Partes do exercício:
1. Atualize o trecho sobre Arroio do Meio começando em "Desde a emancipação" e seguindo até "padres e freiras.", pondo "Lojistas" no lugar de "Comerciantes".
2. No trecho sobre Arroio do Meio, quais instituições ofereciam a opção de formação religiosa para padres e freiras?

Muitas vezes uma localidade cultiva suas raízes de uma forma ortodoxa. Ou seja, seguindo sempre a mesma linha de pensamento ou maneira de ser de seus habitantes. É uma característica de pequenas localidades. Mas como a carruagem do tempo não para, as coisas mudam. Em Arroio do Meio não foi diferente.
Desde a emancipação o progresso foi chegando. Com ele, novos ares começaram a soprar. Indústrias se instalaram entre nossas divisas. Alguns agricultores começaram a se destacar com suas produções. Comerciantes ampliaram seus pontos. Clubes começaram a proliferar tanto no interior quanto na cidade e colégios a oferecer muitas vagas, para que novos estudantes migrassem de outras localidades para nosso município. Havia ainda o Seminário Sagrado Coração de Jesus e o Colégio São Miguel, que tinham a opção de formação religiosa para padres e freiras.

Itens fornecidos:
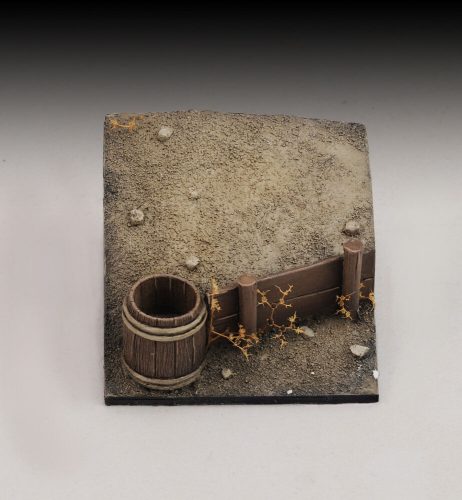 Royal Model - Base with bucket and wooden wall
* * *
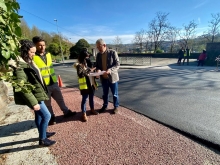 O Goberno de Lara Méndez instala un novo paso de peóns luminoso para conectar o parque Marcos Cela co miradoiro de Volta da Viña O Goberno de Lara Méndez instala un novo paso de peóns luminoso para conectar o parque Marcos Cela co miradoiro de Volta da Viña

Respostas das tarefas:
1.
Desde a emancipação o progresso foi chegando. Com ele, novos ares começaram a soprar. Indústrias se instalaram entre nossas divisas. Alguns agricultores começaram a se destacar com suas produções. Lojistas ampliaram seus pontos. Clubes começaram a proliferar tanto no interior quanto na cidade e colégios a oferecer muitas vagas, para que novos estudantes migrassem de outras localidades para nosso município. Havia ainda o Seminário Sagrado Coração de Jesus e o Colégio São Miguel, que tinham a opção de formação religiosa para padres e freiras.

2. O Seminário Sagrado Coração de Jesus e o Colégio São Miguel.